**EXCERPT PROVIDED:**
* START *

Don't let your design system seem complete

Tosin and Henry from the NHS service manual team shared their recent work at last Thursday’s design huddle [1]. They covered their work on understanding and improving contributions to the service manual.

They shared some of their research. Talking about reasons people don’t contribute.

Some of the reasons were time, not knowing what contributing meant and how to do it.

Another reason revealed after was a feeling that the service manual was “put together by experts”. People feel intimidated. By the manual and from contributing. And that components/patterns were untouchable.

This matched something I had been thinking about recently. That the level of authority and professionalism in a design system helps sell it so teams use it. But increases the perception things are fixed. Done. And not open to change.

This shouldn’t be a surprise.

The more professional and finished something is, the less likely people are to add to it. Maybe a typo here and there. This happens with prototypes all the time. The more polished something is, you reduce the type of feedback you get.

If you do get more fundamental feedback. It’s often a total rejection. Rather than an iteration.

* END *

[Rows from a spatial reasoning dataset]

* START *

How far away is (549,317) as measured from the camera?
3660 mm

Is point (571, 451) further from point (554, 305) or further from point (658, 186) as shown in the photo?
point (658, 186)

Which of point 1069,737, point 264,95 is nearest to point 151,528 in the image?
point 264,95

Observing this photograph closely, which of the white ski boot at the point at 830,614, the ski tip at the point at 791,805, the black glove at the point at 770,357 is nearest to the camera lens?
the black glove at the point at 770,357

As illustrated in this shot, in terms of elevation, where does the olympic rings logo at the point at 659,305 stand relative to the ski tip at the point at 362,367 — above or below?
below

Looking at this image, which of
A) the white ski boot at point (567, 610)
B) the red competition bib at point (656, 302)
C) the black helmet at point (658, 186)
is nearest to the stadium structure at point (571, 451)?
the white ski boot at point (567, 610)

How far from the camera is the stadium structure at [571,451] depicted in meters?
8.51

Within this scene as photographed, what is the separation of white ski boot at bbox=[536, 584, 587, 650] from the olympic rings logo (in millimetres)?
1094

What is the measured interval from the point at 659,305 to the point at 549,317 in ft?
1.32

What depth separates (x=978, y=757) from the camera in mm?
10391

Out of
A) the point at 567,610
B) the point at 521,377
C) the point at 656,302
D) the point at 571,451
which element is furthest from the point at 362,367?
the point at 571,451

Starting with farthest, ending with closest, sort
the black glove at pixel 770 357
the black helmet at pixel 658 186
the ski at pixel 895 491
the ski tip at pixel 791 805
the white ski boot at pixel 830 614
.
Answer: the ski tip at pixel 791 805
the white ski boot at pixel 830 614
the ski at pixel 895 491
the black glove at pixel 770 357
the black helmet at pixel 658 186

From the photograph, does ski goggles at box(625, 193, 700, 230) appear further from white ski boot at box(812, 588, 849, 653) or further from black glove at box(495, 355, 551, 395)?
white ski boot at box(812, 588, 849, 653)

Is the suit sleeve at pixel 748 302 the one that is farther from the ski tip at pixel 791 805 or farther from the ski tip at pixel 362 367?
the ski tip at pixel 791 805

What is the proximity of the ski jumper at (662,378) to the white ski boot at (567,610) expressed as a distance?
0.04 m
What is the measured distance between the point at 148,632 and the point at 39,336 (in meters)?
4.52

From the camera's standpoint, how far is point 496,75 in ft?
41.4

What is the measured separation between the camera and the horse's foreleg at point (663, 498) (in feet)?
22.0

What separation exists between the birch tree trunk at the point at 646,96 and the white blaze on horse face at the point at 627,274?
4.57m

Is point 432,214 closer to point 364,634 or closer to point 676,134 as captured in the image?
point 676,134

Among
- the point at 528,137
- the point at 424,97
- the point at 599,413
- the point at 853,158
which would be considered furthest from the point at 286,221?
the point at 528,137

* END *

**GIVEN TASK 1:**
Answer these questions about the design system post:
(a) Which team are Tosin and Henry from?
(b) Besides time, what reasons for not contributing does the research list?
(c) When a polished prototype does draw more fundamental feedback, what is that feedback often?
**GIVEN TASK 2:**
Identify every line in the entries above that contains the word "below", and copy each one. Case counts.

**CORRECT ANSWER 1:**
(a) The NHS service manual team.
(b) Not knowing what contributing meant and how to do it.
(c) A total rejection rather than an iteration.

**CORRECT ANSWER 2:**
As illustrated in this shot, in terms of elevation, where does the olympic rings logo at the point at 659,305 stand relative to the ski tip at the point at 362,367 — above or below?
below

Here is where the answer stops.